WHAT THIS EXERCISE ASKS:
**1.** Can you rewrite the paragraph of the Monte Carlo pi post that begins "Write a function monteCarloPi(n, radius)" as a short list, keeping its main facts?
**2.** According to the Monte Carlo pi post, which turtle function can draw a dot at each location?
**3.** Resume the Monte Carlo pi post from where it stops.

─── EXCERPTED TEXT ───

How do I generate monteCarlopi function in a given circle/square?

Question

Write a function monteCarloPi(n, radius) that takes two arguments, the number of simulations n and the radius of the circle, and returns a float, which is the estimated value for pi. This radius should be the same radius that you used to draw your inscribed circle in the previous problem. Generate a set of random points, and test to see if that value is inside the circle or outside the circle. Use turtle to draw a dot at each location. This can be done using the function turtle.dot(size, color). Find the ratio of the points inside the circle to the number of points in the simulation. The latter number is an estimate for the area of the square. Multiple the ratio by four to get your estimate for pi.

This is what I have and I have no idea why it only draws one dot. Can anybody help me? I am a beginner /:

import turtle as t
import random

def monteCarloPi(n, radius):
    '''
    Takes two arguments, the number of simulations n and the radius of the circle, and returns a float, which is the estimated value for pi.

─── STORED RECORDS ───

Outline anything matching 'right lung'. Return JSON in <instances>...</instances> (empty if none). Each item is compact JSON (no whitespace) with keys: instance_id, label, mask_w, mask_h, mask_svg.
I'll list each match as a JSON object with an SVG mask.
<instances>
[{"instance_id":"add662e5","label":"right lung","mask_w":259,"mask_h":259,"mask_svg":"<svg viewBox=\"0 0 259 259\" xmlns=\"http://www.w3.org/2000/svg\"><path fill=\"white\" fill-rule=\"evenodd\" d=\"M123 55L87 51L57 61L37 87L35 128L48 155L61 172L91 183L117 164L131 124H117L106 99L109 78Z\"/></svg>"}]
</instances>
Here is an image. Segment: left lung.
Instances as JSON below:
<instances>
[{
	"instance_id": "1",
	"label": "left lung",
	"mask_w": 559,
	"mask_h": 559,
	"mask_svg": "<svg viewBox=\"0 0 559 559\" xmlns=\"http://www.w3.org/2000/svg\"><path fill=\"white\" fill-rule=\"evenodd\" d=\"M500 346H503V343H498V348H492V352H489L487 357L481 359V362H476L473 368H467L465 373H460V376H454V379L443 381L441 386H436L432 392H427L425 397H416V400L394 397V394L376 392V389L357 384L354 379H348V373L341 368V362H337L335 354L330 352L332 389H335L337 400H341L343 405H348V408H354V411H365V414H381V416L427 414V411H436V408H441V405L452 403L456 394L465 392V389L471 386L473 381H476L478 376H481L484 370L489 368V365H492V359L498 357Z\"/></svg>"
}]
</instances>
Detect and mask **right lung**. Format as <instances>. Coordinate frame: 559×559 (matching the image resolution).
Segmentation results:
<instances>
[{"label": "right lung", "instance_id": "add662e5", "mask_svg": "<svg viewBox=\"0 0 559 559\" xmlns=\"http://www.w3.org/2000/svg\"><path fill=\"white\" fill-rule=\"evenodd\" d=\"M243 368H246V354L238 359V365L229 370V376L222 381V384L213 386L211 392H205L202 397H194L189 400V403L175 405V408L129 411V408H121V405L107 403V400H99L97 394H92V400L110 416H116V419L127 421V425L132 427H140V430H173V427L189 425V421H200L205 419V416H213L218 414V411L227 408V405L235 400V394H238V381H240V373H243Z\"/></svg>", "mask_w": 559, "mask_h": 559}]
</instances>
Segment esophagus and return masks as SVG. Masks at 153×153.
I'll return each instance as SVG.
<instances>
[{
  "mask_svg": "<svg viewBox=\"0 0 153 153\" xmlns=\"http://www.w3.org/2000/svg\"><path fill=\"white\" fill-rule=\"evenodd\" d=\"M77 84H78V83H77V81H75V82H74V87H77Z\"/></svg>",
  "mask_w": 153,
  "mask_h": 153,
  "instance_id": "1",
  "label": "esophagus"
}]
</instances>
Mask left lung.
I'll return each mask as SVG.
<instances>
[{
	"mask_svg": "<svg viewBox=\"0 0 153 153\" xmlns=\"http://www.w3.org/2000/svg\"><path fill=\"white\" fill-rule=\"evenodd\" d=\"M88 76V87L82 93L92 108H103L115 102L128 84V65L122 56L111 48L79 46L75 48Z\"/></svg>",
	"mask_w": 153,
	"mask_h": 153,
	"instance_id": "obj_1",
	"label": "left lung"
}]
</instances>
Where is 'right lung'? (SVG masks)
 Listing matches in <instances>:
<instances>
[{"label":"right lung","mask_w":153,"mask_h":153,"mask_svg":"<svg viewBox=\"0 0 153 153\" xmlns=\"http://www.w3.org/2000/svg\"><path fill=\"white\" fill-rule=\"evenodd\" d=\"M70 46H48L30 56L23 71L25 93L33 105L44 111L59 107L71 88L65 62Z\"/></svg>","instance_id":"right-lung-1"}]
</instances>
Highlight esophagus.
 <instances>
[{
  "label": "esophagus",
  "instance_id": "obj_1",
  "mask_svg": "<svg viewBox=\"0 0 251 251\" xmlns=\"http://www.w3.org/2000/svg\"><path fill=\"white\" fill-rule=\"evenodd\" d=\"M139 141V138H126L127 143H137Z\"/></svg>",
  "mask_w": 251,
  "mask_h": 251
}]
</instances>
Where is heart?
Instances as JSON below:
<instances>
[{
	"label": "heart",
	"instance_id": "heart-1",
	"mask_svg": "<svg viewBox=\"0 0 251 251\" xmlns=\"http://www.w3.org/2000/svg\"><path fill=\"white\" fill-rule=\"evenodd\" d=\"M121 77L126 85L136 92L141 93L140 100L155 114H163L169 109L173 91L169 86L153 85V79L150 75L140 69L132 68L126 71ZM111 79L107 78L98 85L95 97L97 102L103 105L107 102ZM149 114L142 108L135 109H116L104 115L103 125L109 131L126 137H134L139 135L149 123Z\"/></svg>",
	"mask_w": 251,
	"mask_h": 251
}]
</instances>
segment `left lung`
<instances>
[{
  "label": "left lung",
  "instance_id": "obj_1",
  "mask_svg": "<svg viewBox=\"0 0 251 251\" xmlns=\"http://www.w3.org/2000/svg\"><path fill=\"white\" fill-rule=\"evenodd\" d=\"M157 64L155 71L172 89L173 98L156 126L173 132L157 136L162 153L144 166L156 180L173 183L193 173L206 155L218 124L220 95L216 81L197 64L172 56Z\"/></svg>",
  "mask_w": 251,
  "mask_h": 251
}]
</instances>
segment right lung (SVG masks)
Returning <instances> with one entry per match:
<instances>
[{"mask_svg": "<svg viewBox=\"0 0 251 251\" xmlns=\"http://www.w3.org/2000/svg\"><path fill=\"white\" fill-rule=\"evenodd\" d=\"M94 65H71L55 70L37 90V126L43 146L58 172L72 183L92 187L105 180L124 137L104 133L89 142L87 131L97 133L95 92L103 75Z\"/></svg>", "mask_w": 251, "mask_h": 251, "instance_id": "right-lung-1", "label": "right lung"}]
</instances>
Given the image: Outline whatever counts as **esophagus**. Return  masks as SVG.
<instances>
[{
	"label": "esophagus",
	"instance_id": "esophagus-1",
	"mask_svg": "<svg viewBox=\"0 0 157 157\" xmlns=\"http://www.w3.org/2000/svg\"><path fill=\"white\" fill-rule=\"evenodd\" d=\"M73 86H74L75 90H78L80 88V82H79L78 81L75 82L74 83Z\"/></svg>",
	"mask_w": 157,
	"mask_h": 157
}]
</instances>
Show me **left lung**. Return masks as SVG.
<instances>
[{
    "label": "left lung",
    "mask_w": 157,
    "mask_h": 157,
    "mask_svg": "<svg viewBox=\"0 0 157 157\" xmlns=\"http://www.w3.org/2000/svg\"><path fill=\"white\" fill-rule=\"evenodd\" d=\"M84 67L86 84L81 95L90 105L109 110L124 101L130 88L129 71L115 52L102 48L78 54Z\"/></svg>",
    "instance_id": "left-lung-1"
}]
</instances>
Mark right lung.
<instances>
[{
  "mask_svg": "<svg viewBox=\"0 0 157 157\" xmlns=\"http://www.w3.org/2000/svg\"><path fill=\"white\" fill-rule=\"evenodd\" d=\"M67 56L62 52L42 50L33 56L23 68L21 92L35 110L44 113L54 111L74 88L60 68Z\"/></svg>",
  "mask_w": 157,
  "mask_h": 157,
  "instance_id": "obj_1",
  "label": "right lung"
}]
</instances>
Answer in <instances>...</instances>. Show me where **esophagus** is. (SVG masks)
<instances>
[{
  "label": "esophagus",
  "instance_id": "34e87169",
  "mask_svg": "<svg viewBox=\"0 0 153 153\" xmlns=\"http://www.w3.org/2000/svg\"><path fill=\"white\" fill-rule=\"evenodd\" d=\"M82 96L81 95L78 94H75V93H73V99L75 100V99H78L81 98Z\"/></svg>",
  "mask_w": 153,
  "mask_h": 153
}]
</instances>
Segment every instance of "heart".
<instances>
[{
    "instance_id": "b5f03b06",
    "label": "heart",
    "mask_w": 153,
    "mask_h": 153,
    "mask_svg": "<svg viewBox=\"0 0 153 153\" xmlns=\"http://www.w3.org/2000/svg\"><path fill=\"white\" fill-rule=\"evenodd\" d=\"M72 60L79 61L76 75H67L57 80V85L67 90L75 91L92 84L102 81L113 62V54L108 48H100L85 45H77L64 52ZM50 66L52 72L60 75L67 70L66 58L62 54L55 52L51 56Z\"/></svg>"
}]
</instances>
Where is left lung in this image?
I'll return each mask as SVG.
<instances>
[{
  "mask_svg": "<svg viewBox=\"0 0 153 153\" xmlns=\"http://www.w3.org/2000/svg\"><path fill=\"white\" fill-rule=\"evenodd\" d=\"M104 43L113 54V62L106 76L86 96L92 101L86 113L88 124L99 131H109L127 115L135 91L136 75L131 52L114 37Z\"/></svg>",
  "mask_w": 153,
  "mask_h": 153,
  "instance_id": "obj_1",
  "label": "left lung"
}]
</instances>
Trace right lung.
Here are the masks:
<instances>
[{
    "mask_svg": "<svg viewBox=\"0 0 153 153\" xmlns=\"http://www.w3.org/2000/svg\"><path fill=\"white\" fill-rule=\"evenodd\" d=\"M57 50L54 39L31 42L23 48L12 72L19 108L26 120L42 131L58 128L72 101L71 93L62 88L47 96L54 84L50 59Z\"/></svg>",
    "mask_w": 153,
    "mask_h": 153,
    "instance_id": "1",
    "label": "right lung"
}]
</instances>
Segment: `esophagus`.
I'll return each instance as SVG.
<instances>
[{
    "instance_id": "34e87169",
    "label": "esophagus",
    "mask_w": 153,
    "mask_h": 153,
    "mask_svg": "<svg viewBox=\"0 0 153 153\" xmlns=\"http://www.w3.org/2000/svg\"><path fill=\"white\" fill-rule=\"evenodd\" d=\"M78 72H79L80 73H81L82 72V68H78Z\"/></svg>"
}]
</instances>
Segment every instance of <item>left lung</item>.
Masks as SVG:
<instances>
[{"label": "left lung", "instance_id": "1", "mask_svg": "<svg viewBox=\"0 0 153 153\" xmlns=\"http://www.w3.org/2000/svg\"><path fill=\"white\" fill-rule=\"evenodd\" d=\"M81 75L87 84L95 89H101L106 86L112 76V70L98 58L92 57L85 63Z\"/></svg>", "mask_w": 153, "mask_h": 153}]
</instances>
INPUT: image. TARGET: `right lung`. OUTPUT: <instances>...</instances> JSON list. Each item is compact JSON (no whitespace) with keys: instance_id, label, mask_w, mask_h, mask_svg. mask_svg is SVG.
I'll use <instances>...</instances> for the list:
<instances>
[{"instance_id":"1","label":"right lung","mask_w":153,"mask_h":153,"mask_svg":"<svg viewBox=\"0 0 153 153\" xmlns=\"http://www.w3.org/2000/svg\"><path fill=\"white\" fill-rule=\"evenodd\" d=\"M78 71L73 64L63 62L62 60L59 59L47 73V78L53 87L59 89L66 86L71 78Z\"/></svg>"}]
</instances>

───

RESPONSES TO THE EXERCISE:
**1.**
- Write monteCarloPi(n, radius), taking the number of simulations n and the circle's radius, and returning a float estimate of pi.
- Use the same radius as the inscribed circle drawn in the previous problem.
- Generate random points and test whether each is inside or outside the circle.
- Draw a dot at each location with turtle.dot(size, color).
- Find the ratio of points inside the circle to the number of points in the simulation.
- Multiply that ratio by four to estimate pi.

**2.** turtle.dot(size, color)

**3.**
    '''
    
    t.dot() # Origin (0, 0)
    t.pu()
    t.goto(0, -radius)
    t.pd()
    t.circle(radius)
    t.pu()
    t.goto(-radius ,-radius)
    t.pd()
    
    for square in range(4):
        t.fd(radius * 2) 
        t.lt(90)
        
    points_in_circle = 0
    points_in_square = 0
    x = random.uniform(-radius, radius)
    y = random.uniform(-radius, radius)
    
    for dots in range(n):
        t.pu()
        t.goto(x, y)
        t.dot()
        
        origin = x ** 2 + y ** 2
        if origin <=1 :
            points_in_circle += 1
        else:
            points_in_square +=1
            
        pi = 4 * (points_in_circle / points_in_square)
        return pi

Answer 1

I see a number of potential problems with your code. The last two lines shown aren't indented correctly, they should be after the loop, not in it.

This equation origin = x ** 2 + y ** 2 seems incorrect and might need to instead be origin = (x ** 2 + y ** 2) ** 0.5

These two statements:

x = random.uniform(-radius, radius)
y = random.uniform(-radius, radius)

need to be at the top of the loop, not before the loop, otherwise you're plotting the same point n times, instead of n points. This calculation seems wrong:

pi = 4 * (points_in_circle / points_in_square)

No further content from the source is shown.